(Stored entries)
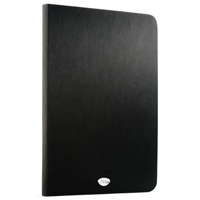 iSkin Inc Aura Folio Cover for iPad Mini - Black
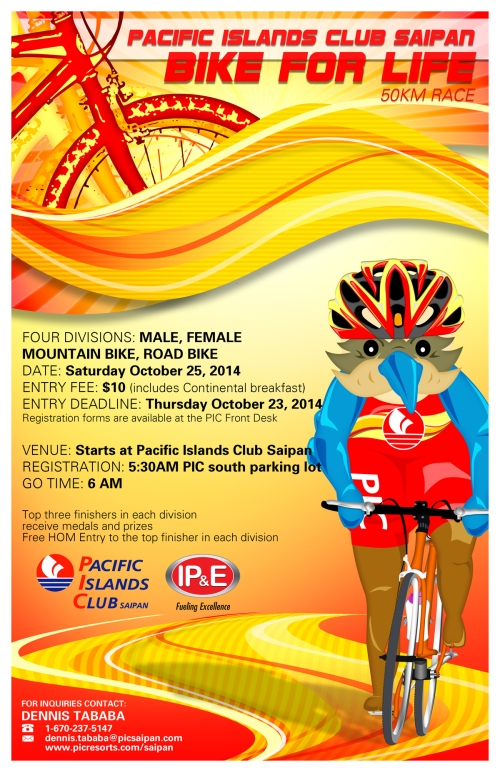 Bike For Life 2014 Event Poster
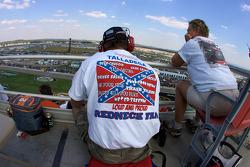 Official Talladega Redneck Fan t-shirt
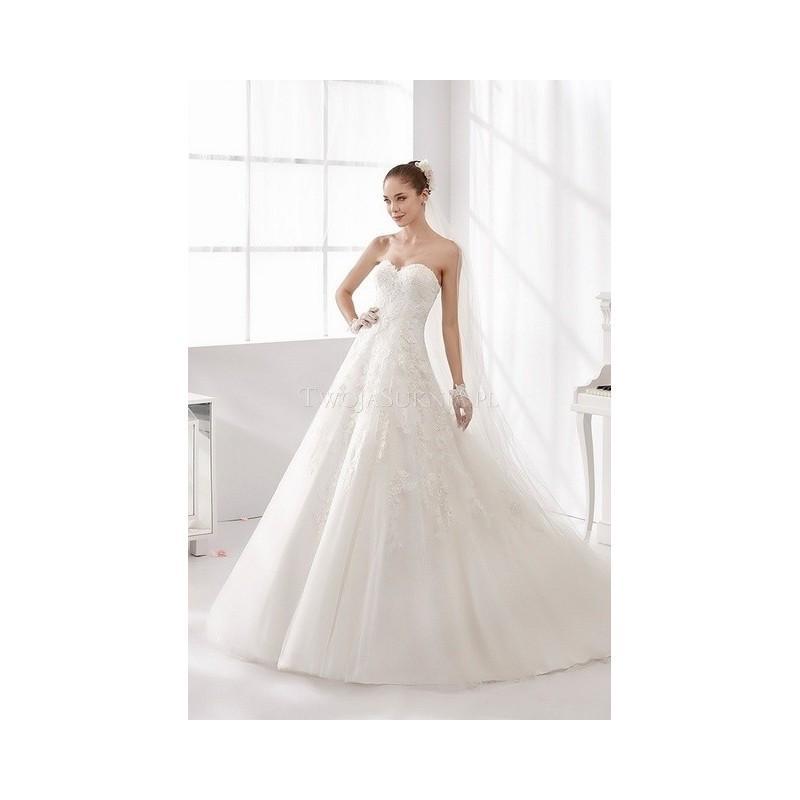 زفاف - Aurora - 2017 - AUAB16940 - Glamorous Wedding Dresses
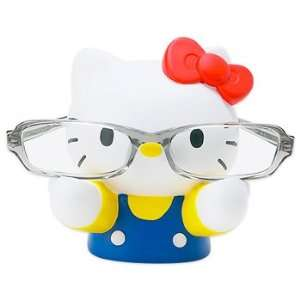 Hello Kitty Eye Glasses Stand licensed toy Japanese ver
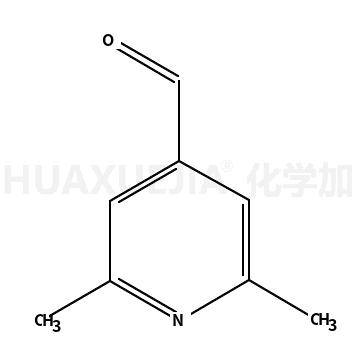 2,6-二甲基吡啶-4-甲醛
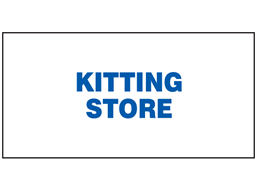 Kitting store sign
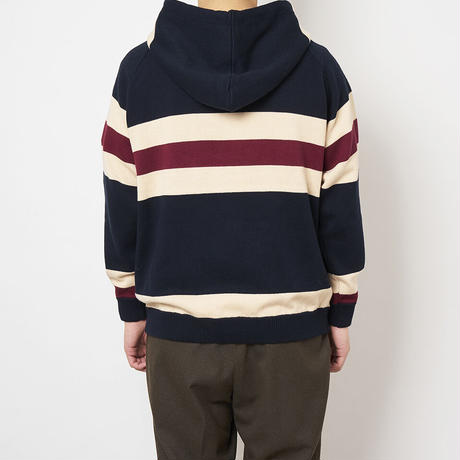 SON OF THE CHEESE / Border hoodie (NAVY)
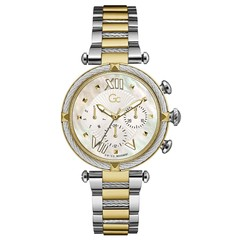 Gc Guess Collection Y16020L1MF Lady Chic dames horloge 32 mm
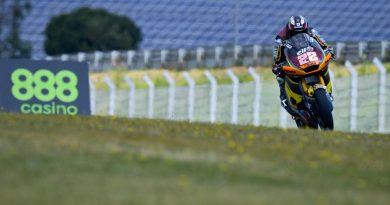 Moto2: Лоус пак бие Гарднър, прави хеттрик на първи позиции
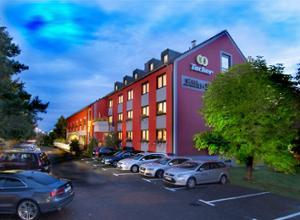 Hotel u Restaurant Kuebler Aussenansicht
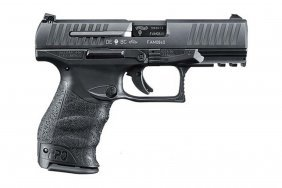 Walther Arms Inc Model #: Ppq 45ap Pst 4.25 12rd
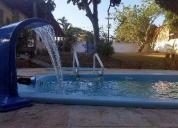 Excelente sitio com piscina e bar para eventos
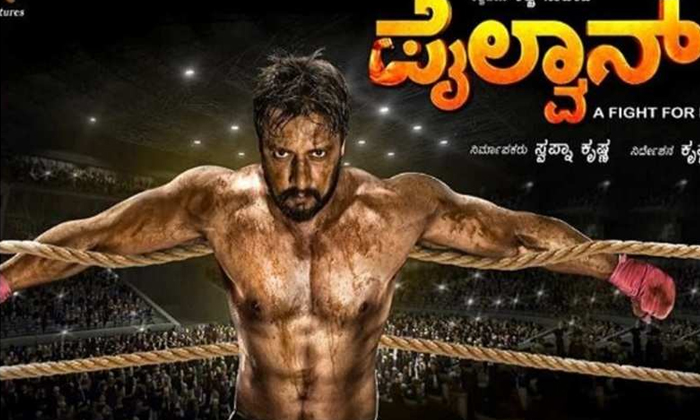 Telugu Bollywood, Kollywood, Sudeep, , Tollywood-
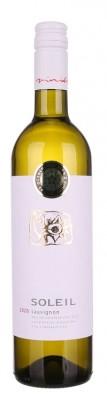 Vinidi Soleil Sauvignon 0,75L, r2020, nz, bl, su, sc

[Task prompt] Transcribe, word for word, the stretch of lines in the data above from the one with "Gc Guess Collection" through the one with "Excelente sitio com"; omit all pictures.

[Answer]
 Gc Guess Collection Y16020L1MF Lady Chic dames horloge 32 mm
 Moto2: Лоус пак бие Гарднър, прави хеттрик на първи позиции
 Hotel u Restaurant Kuebler Aussenansicht
 Walther Arms Inc Model #: Ppq 45ap Pst 4.25 12rd
 Excelente sitio com piscina e bar para eventos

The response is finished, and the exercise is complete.